Lagarde jest dobrze znana ze swojego sceptycyzmu wobec kryptowalut, a w ostatnich latach poczyniła wiele uwłaczających uwag na temat tej przestrzeni i wcale nie zmieniła swojego stanowiska. W przeciwieństwie do sekretarz skarbu USA Janet Yellen, której wyciekły uwagi stwierdził, że rozporządzenie wykonawcze Bidena w sprawie kryptowalut „będzie wspierać odpowiedzialne innowacje”.

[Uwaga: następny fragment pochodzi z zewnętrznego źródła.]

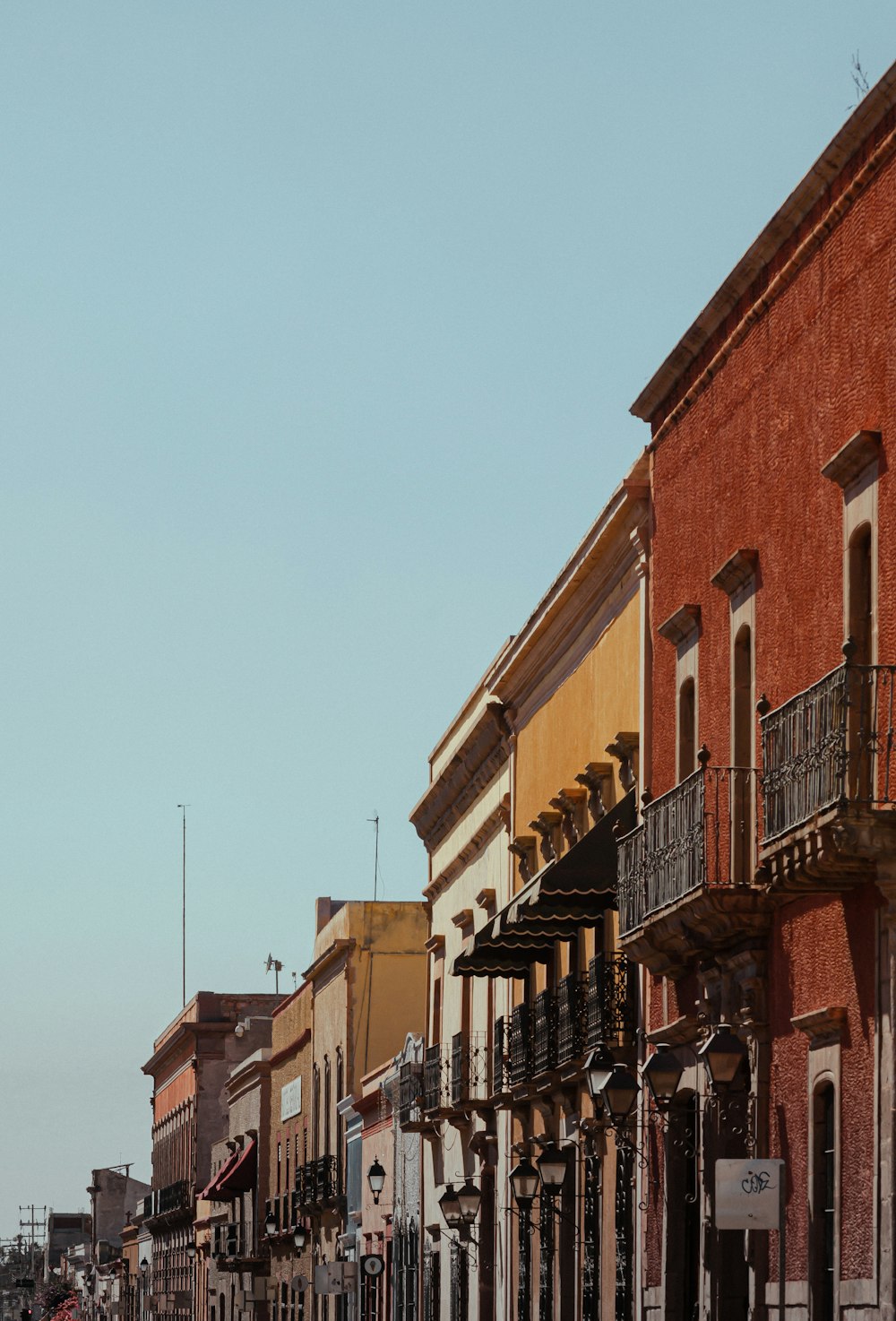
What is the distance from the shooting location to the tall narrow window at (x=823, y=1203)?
16.0m

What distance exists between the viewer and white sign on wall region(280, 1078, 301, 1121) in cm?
5394

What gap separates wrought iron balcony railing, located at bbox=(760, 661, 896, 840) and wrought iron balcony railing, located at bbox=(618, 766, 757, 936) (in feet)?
8.15

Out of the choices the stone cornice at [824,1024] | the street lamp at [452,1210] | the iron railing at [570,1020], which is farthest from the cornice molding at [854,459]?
the street lamp at [452,1210]

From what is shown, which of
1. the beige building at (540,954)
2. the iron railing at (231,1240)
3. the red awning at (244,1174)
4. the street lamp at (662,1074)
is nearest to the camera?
the street lamp at (662,1074)

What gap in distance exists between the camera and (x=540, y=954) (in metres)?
27.6

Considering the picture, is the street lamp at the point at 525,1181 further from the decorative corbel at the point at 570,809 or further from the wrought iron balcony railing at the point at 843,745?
the wrought iron balcony railing at the point at 843,745

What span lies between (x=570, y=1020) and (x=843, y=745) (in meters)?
11.2

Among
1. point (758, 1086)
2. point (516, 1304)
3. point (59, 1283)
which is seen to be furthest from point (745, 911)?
point (59, 1283)

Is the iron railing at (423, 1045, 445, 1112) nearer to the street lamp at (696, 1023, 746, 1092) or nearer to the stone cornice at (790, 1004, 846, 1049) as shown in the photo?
the street lamp at (696, 1023, 746, 1092)

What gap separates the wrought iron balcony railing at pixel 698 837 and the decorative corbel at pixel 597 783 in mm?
4742

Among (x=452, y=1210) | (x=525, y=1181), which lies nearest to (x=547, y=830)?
(x=525, y=1181)

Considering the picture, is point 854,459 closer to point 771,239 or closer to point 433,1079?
point 771,239

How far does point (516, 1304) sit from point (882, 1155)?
1477 centimetres

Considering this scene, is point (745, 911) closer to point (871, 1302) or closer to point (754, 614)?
point (754, 614)
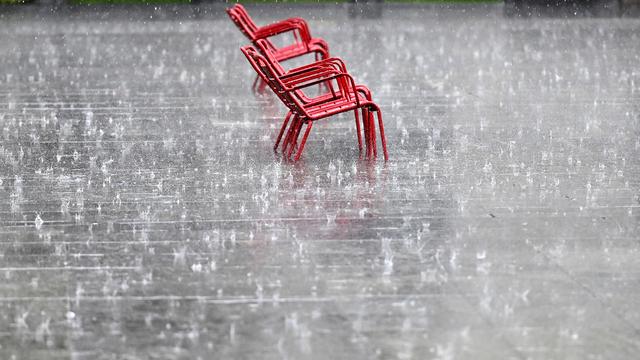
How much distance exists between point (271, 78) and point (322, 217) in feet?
5.92

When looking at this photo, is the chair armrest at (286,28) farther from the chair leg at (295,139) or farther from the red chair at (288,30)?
the chair leg at (295,139)

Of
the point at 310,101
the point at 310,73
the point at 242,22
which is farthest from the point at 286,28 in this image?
the point at 310,73

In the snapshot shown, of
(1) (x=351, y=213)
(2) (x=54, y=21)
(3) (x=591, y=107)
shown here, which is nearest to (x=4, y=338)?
(1) (x=351, y=213)

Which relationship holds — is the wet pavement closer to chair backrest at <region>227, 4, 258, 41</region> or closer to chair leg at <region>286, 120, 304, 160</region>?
chair leg at <region>286, 120, 304, 160</region>

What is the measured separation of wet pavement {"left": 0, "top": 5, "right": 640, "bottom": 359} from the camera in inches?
197

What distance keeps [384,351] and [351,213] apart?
7.31ft

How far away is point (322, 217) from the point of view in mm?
6859

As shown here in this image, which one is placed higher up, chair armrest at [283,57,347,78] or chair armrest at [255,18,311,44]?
chair armrest at [255,18,311,44]

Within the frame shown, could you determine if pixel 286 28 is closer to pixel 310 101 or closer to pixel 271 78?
pixel 310 101

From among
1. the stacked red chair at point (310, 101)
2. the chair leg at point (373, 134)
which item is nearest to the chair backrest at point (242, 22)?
the stacked red chair at point (310, 101)

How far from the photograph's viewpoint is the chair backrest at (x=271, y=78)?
26.8ft

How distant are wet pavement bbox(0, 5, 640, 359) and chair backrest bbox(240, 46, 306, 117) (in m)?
0.38

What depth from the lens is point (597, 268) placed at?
5.87 m

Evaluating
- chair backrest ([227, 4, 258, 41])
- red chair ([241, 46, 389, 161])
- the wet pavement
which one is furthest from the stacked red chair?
chair backrest ([227, 4, 258, 41])
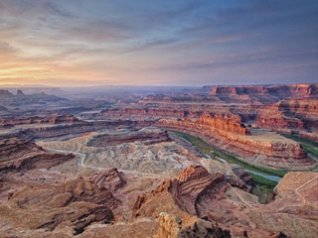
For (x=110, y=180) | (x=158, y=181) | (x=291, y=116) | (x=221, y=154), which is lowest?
(x=221, y=154)

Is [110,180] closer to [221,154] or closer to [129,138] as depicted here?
[129,138]

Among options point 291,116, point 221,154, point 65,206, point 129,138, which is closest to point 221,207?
point 65,206

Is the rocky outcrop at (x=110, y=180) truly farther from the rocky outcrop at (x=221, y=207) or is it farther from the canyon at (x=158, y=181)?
the rocky outcrop at (x=221, y=207)

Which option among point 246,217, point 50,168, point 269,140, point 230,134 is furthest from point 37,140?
point 246,217

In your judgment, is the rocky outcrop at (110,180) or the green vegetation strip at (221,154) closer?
the rocky outcrop at (110,180)

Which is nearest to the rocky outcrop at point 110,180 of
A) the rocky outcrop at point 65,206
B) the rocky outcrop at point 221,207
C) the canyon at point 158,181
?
the canyon at point 158,181

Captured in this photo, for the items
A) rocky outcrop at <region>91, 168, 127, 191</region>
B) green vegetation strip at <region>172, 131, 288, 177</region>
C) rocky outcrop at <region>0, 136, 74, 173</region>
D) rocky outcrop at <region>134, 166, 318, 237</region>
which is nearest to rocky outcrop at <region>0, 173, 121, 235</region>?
rocky outcrop at <region>134, 166, 318, 237</region>

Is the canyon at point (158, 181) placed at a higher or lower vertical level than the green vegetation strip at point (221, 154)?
higher

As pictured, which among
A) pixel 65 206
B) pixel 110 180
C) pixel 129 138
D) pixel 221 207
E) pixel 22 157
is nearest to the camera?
pixel 65 206

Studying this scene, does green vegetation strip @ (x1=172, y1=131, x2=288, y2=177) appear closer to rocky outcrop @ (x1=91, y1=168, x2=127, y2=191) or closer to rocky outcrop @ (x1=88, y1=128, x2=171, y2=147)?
rocky outcrop @ (x1=88, y1=128, x2=171, y2=147)
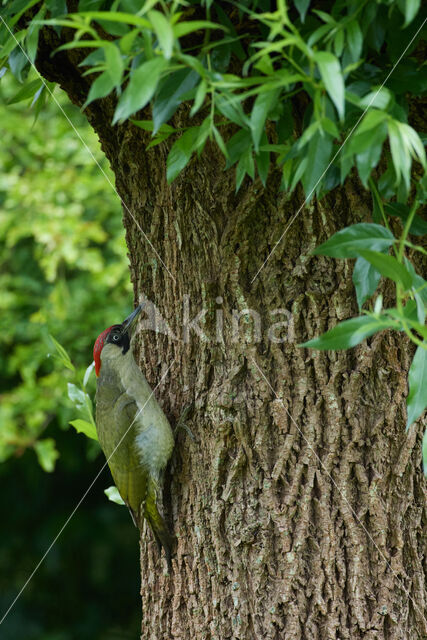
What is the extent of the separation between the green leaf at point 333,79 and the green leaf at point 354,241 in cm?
32

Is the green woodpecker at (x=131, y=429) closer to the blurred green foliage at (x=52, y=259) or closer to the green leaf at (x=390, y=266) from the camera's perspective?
the green leaf at (x=390, y=266)

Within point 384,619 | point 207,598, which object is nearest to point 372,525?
point 384,619

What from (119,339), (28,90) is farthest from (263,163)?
(119,339)

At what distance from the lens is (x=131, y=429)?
2316 millimetres

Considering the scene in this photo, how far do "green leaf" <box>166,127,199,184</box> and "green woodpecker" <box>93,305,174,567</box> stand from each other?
745 mm

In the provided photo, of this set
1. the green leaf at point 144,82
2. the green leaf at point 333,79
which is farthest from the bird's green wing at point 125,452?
the green leaf at point 333,79

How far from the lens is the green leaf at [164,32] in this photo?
104 cm

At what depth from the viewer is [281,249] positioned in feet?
6.00

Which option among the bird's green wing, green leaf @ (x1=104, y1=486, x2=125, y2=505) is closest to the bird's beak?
the bird's green wing

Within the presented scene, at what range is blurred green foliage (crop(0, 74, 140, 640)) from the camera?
4.39 meters

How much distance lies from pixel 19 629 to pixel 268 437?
14.9 ft

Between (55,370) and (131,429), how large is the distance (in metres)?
2.40

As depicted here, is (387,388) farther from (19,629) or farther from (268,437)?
(19,629)

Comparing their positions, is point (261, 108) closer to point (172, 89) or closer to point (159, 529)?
point (172, 89)
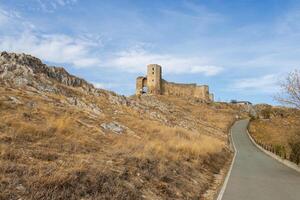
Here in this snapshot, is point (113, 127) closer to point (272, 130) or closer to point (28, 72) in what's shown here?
point (28, 72)

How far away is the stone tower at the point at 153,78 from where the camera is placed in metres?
98.8

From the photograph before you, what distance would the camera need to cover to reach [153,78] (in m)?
99.0

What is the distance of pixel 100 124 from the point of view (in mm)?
23156

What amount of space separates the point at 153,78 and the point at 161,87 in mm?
4724

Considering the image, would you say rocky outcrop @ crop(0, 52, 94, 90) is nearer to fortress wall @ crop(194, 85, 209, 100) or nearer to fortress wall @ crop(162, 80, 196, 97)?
fortress wall @ crop(162, 80, 196, 97)

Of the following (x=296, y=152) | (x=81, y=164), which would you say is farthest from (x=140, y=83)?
(x=81, y=164)

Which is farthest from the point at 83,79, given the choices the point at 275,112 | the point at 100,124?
the point at 275,112

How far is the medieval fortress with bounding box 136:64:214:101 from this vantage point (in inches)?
3895

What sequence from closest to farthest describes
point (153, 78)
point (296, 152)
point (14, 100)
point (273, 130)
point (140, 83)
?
point (14, 100) < point (296, 152) < point (273, 130) < point (153, 78) < point (140, 83)

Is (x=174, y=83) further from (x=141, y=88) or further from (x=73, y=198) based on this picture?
(x=73, y=198)

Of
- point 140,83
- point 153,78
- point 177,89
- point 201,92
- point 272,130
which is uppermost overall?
point 153,78

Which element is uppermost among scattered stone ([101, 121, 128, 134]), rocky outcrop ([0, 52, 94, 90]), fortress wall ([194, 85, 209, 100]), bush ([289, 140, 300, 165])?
fortress wall ([194, 85, 209, 100])

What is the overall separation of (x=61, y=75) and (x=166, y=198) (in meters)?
39.1

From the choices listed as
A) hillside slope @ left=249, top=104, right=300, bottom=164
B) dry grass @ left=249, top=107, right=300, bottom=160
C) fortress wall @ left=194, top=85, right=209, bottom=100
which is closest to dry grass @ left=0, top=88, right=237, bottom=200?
hillside slope @ left=249, top=104, right=300, bottom=164
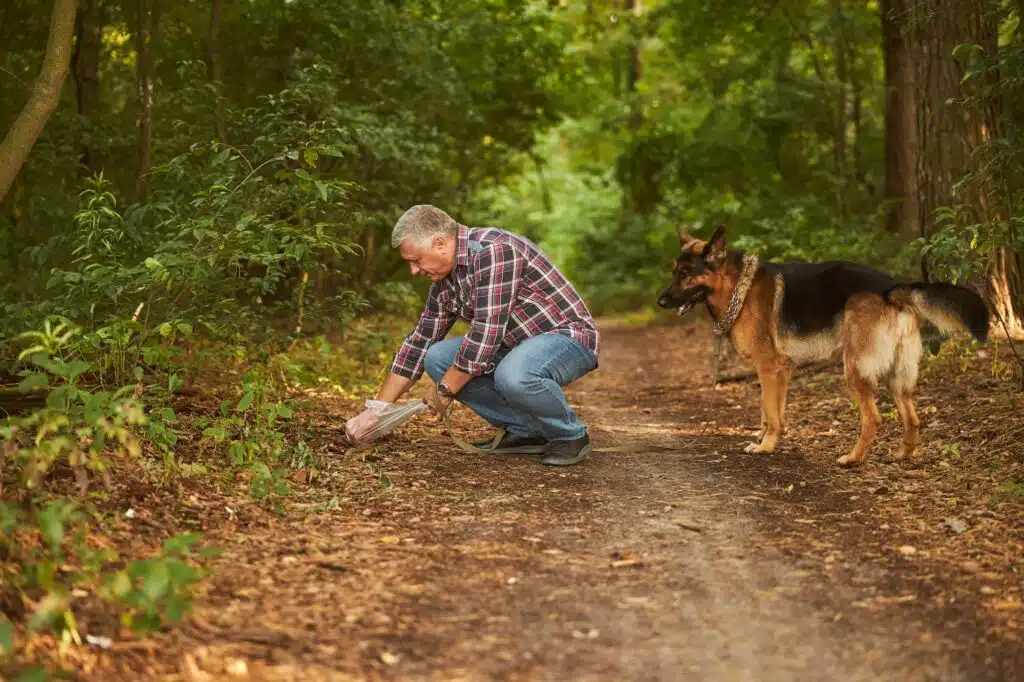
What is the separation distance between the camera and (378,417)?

Lagarde złożyła w holenderskiej telewizji następujące oświadczenia:

„Moja bardzo skromna ocena jest taka, że ​​jest to nic nie warte, nie opiera się na niczym, nie ma żadnego podstawowego aktywa, który mógłby działać jako kotwica bezpieczeństwa” 

Dodała:

„Gwarantuję, że nadejdzie dzień, w którym pojawi się cyfrowa waluta banku centralnego, jakiekolwiek cyfrowe euro, a bank centralny będzie za tym stał i myślę, że będzie to zupełnie inna sytuacja niż wiele z tych rzeczy” – dodał.

Opinia

Lagarde nieustannie powtarza, że ​​kryptowaluty i bitcoiny są nic nie warte. Mówi, że nie ma pod nimi nic, co mogłoby stanowić wsparcie, jeśli ich wartość zostanie zakwestionowana.

Przynajmniej Bitcoin wcale nie przypomina waluty fiducjarnej, której jest figurantem. Nie potrzebuje wsparcia, ponieważ jest to kod niemożliwy do zhakowania, który gwarantuje, że kiedykolwiek zostanie wybite tylko 21 milionów bitcoinów, i gwarantuje, że emisja nowych bitcoinów będzie zawsze taka, jak określono w kodzie.

Euro, którego jest ona największą obrończynią w roli prezesa Europejskiego Banku Centralnego, jest manipulowane przez bank w ten sposób, że drukuje się więcej euro, ilekroć uzna to za konieczne.

W miarę drukowania większej liczby euro waluta traci na wartości, a siła nabywcza zwykłych ludzi, którzy ją posiadają, odpowiednio maleje.

Lagarde najgłośniej promuje wprowadzenie w ciągu najbliższych 4 lat nowej cyfrowej waluty banku centralnego euro (CBDC), z dumą stwierdzając, że za tym stanie bank centralny.

A CBDC to technologia zmieniająca zasady gry które całkowicie usunie resztki wolności jednostki. Chiny wdrażają już CBDC, aby umożliwić całkowitą kontrolę swoich obywateli. 

Robi to poprzez eliminację prywatności, biorąc pod uwagę, że bank centralny kontrolowałby wszystkie portfele z osobna i byłby w stanie mikrozarządzać każdym indywidualnym obywatelem.

Odebrałoby to również rządom wszelkie istniejące kontrole i limity i pozwoliło im wydawać tyle, ile chcą, dając im całkowitą i całkowitą kontrolę nie tylko nad gospodarką, ale nad życiem wszystkich osób, których ona dotyka.

Bitcoin to jedyny prywatny zasób cyfrowy, którym rządy ani żaden inny podmiot nie mogą manipulować. Daje posiadaczowi możliwość bycia własnym bankiem i utrzymywania bogactwa, którego nie może dotknąć żaden bank centralny ani rząd. 

Zastrzeżenie: ten artykuł służy wyłącznie do celów informacyjnych. Nie jest oferowana ani przeznaczona do wykorzystania jako porady prawne, podatkowe, inwestycyjne, finansowe lub inne.